Trudchen pushed open the cottage door and entered the kitchen. Red embers glowed on the hearth, before which had been drawn Adelheid’s little trundle bed, and beside her on a low stool sat Franz, gloomily staring into the sinking fire.
Trudchen flung off her blanket and shawl, ran to Adelheid and anxiously touched her hot forehead. The child lay motionless with closed eyes, huddled under the ragged blanket. But when her mother said, “See, Adelheid, leibchen, the Fräulein is here to help you,” she opened her eyes and looking vaguely up at Lucy, smiled faintly and tried to speak, though a fit of coughing put an end to the few whispered words.
Lucy sat down on the stool from which Franz had risen, felt Adelheid’s quick pulse and touched her swollen tonsils.
“Hold the candle nearer?” she asked Trudchen, and, shivering in the cold room, said to Franz, “Will you put on more wood?
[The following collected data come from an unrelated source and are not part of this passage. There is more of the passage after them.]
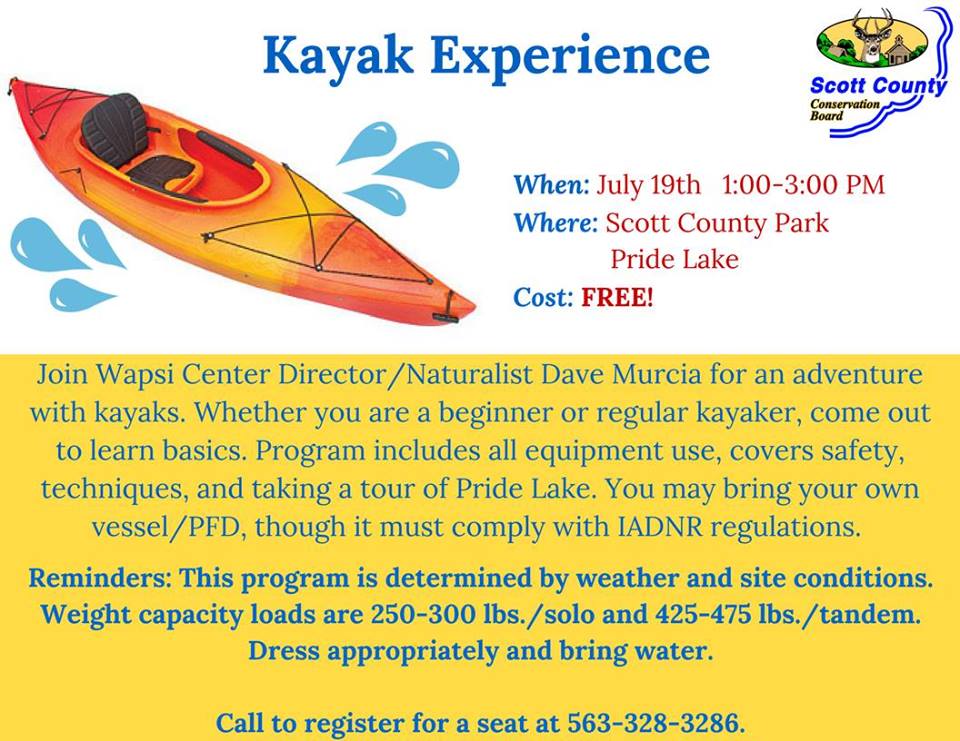 Kayak Experience

Scott County
Conservation Board

When: July 19th 1:00-3:00 PM
Where: Scott County Park
Pride Lake
Cost: FREE!

Join Wapsi Center Director/Naturalist Dave Murcia for an adventure with kayaks. Whether you are a beginner or regular kayaker, come out to learn basics. Program includes all equipment use, covers safety, techniques, and taking a tour of Pride Lake. You may bring your own vessel/PFD, though it must comply with IADNR regulations.

Reminders: This program is determined by weather and site conditions. Weight capacity loads are 250-300 lbs./solo and 425-475 lbs./tandem. Dress appropriately and bring water.

Call to register for a seat at 563-328-3286.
Make it as warm as you can.”
Mechanically Franz obeyed, throwing on pine-boughs which sent quick flames darting up the chimney, though the room remained cold, penetrated by draughts from between the logs which made the candle-flame veer in every direction.
Lucy covered Adelheid with the blanket she had brought, gave her a quinine tablet, painted her throat with iodine, wound a compress around her neck and put a beer-bottle filled with hot water at her feet. Franz moved about the room, silent and inscrutable as ever. Trudchen ran where Lucy bade her, or else knelt by Adelheid’s little bed, her anxious eyes never leaving the child’s face.